The 28 samples from CHEK2:c.1100delC carriers analysed in the discovery phase were collected from the Department of Clinical Genetics, Karolinska University Hospital. A total of 112 samples from CHEK2:c.1100delC carriers were collected from the SWEA-study, a national Swedish collaboration aiming to study the prevalence of established breast cancer genes as well as to validate candidate genes and single nucleotide polymorphisms (SNPs) in Swedish women with familial breast- and ovarian cancer (72 and 112 samples for validation of non-synonymous variants and the recessive variant respectively). All CHEK2:c.1100delC carriers were previously affected by breast cancer except for two carriers who had been diagnosed with ovarian cancer. All cases of hereditary breast cancer were collected from the Department of Clinical Genetics, Karolinska University Hospital and had previously received counselling and screened negative for relevant high-risk genes (28 samples for discovery phase, 87 and 408 samples for validation of non-synonymous variants and the recessive variant respectively). Cancer-free spouses of colorectal cancer patients served as controls (70 samples for the discovery phase, 284 and 293 samples for validation). They were recruited through the Swedish Colorectal Cancer Low-Risk Study. All 775 cases of breast cancer used for evaluating the recessive variant were collected from the Department of Clinical Genetics, Karolinska University Hospital. The 328 cases of sporadic breast cancer samples used in validation of non-synonymous variants were collected from a population-based cohort from Södersjukhuset, Stockholm. Genomic DNA was extracted from peripheral blood samples. Samples were genotyped using TaqMan SNP genotyping assay (Thermo Fisher Scientific, Waltham, Massachusetts.
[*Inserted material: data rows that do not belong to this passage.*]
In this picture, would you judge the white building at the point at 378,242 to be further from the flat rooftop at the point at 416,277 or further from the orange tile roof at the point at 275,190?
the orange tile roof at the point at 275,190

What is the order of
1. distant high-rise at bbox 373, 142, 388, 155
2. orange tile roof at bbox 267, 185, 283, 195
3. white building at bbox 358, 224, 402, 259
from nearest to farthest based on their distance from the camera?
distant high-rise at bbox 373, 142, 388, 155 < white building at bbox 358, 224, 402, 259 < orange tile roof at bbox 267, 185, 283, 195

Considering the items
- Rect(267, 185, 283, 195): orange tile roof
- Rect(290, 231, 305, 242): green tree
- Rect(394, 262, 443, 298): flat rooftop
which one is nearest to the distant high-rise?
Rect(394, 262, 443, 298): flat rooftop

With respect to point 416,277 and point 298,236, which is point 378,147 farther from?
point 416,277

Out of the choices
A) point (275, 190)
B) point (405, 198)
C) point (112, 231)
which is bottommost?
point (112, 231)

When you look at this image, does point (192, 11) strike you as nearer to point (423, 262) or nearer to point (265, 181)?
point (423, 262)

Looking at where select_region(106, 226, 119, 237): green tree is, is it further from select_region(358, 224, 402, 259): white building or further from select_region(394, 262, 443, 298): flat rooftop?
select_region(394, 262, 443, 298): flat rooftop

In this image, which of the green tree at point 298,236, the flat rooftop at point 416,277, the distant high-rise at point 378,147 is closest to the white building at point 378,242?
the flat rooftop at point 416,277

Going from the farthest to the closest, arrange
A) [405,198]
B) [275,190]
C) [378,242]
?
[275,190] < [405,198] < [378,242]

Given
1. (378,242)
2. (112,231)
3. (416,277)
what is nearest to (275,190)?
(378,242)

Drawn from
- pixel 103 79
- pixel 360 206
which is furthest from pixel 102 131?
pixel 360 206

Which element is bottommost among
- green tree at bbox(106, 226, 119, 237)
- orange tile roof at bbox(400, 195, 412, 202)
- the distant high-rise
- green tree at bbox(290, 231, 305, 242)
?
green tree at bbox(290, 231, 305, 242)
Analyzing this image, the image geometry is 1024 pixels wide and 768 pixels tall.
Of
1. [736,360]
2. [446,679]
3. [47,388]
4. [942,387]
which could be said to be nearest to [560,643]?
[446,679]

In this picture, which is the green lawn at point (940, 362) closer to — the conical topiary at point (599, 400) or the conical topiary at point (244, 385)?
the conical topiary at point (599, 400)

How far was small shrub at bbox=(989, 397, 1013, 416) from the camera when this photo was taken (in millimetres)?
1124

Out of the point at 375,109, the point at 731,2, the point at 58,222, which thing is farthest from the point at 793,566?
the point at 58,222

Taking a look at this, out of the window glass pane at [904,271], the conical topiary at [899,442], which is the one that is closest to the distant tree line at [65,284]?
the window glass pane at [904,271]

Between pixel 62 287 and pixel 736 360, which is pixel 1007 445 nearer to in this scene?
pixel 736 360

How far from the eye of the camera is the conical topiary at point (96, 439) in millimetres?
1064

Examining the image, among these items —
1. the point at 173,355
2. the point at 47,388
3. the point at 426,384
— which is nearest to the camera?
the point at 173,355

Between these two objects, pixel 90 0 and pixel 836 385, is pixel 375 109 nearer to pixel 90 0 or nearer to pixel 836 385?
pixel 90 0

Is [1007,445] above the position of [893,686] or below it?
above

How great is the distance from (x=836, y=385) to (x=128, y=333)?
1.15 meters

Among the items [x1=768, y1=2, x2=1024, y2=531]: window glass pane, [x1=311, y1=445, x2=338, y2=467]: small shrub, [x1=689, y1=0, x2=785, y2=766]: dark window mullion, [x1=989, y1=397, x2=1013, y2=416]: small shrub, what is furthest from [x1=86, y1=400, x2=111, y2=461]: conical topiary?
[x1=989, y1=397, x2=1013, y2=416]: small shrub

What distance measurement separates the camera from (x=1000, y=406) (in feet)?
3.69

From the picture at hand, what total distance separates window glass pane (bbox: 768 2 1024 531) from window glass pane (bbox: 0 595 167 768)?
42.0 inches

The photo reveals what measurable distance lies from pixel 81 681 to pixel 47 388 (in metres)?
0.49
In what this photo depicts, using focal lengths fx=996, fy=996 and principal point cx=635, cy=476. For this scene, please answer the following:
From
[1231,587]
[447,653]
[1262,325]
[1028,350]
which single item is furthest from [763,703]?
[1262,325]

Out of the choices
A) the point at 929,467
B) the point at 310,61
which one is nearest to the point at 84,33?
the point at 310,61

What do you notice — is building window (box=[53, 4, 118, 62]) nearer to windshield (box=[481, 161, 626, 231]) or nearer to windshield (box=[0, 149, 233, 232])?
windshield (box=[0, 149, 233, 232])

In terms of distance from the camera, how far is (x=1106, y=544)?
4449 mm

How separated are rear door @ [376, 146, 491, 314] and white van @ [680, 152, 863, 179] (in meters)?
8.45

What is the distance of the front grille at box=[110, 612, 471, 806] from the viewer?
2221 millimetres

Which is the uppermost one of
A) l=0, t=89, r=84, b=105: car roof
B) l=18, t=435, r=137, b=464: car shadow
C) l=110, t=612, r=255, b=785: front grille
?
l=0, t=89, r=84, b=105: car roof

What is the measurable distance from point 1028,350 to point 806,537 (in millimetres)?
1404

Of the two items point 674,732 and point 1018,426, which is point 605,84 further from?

Finnish validation cohorts

Rs16897117 was genotyped in two breast cancer cohorts from the Helsinki region, one including 1721 unselected cases and 755 additional familial cases18,31,32,33 and another consisting of 993 unselected cases34, as well as in a cohort of 666 breast cancer patients from the Tampere region, described in detail previously31,33 (Table 1). CHEK2:c.1100delC genotype data were readily available from one of the Helsinki cohorts35, the other two Finnish cohorts were genotyped for c.1100delC with a TaqMan assay.

BCAC data

The BCAC data used for final validation of the rs16897117 was retrieved from the OncoArray project, described previously5. We included in the analysis the independent studies participating in the consortium, if there was sufficient data on reliably imputed c.1100delC available (at least 10 carrier cases and 10 healthy carrier controls per study). Only the study subjects with European ethnic background were included, and the Swedish and Finnish cohorts included in the discovery analyses were excluded. The selection yielded 13,767 breast cancer cases and 21,456 controls (Table 2).

Statistical analysis

Odds ratios, 95% confidence intervals and p-values were calculated to test the association with allele frequency using the DeFinetti programme provided as an online source36. The validation analyses were performed using R environment for statistical computing version 3.6.1 (R Core Team (2019)37. For the case-only analysis of the Swedish and Finnish cohorts, a stratified Mantel–Haenszel odds ratio was estimated with R library epiDisplay38. The BCAC data analysis was performed with logistic regression. The interaction between c.1100delC and rs16897117 was assessed with likelihood-ratio test.

Ethics declaration

This study was approved by the Ethics Committee of Karolinska Institutet/Karolinska University Hospital. All individual studies, from which data was used, were approved by the appropriate medical ethical committees and/or institutional review boards. All methods were performed in accordance with the relevant guidelines and regulations. All study participants provided informed consent.